Two men were arrested last night in what the Met police are calling the biggest underground Premier League sticker-swap club bust in the State’s history. As part of Operation Yeboah officers have conducted a number of Super MSS (Mandatory Sticker Search) checkpoints across the country. The men were arrested when police noticed “their distinctive fidgety nature.” Speaking after the arrests, Detective Chief Superintendent Alaric Bonthron, heralded a “significant dent” in a criminal enterprise with an estimated value worth “well into the hundreds of pounds.” Both men are in their early thirties and are currently detained at Sutton Police station, a police spokesperson added.
At their nadir in the nineties, Premier League stickers were free to trade. After the Yeboah Scandal of 1996 however – when counterfeit stickers of Leeds United striker Tony Yeboah flooded the market – the Conservative government of the day moved to legislate. Now a Class B controlled substance, there is a destruction notice on all Premier League stickers. The then Secretary of State for the Home Department, Michael Howard, famously pledged to “fight the circulation of stickers on the beaches, on the landing grounds, in the fields and on the streets and hills.”

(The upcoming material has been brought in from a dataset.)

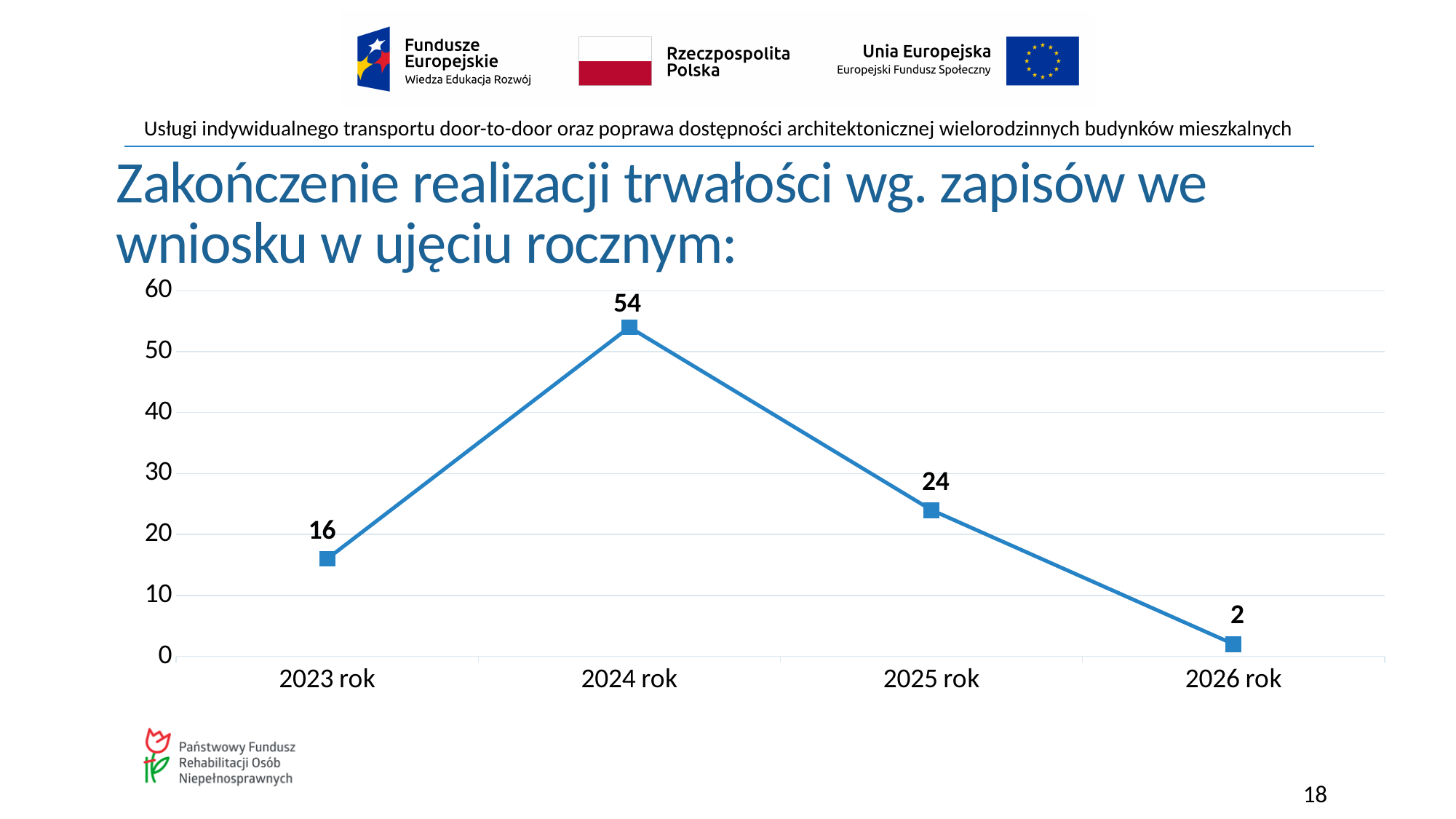
Is the value for 2024 rok greater or less than 50? greater What is the value for 2024 rok? 54 What is the difference between the values for 2024 rok and 2025 rok? 30 How many years are plotted on the chart? 4 Which is larger, the value for 2023 rok or the value for 2025 rok? 2025 rok What kind of chart is shown on the slide? line chart Which year has the highest value? 2024 rok Do the values rise or fall from 2024 rok to 2026 rok? fall Which year has the lowest value? 2026 rok What is the value for 2023 rok? 16 What is the value for 2026 rok? 2 What is the value for 2025 rok? 24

Since taking the helm as Home Secretary of State in the current coalition government, Theresa May has reiterated a no-nonsense approach to sticker crime: “I can promise you that we’ll come down like a ton of bricks on this sort of activity.” May recounts her own experience of the crime: “I say this as someone who’s been a victim in the past – in the nineties I unwittingly swapped Bryan McClair for a fake Nigel Winterburn. If there’s a stronger call to public service, I haven’t heard it.”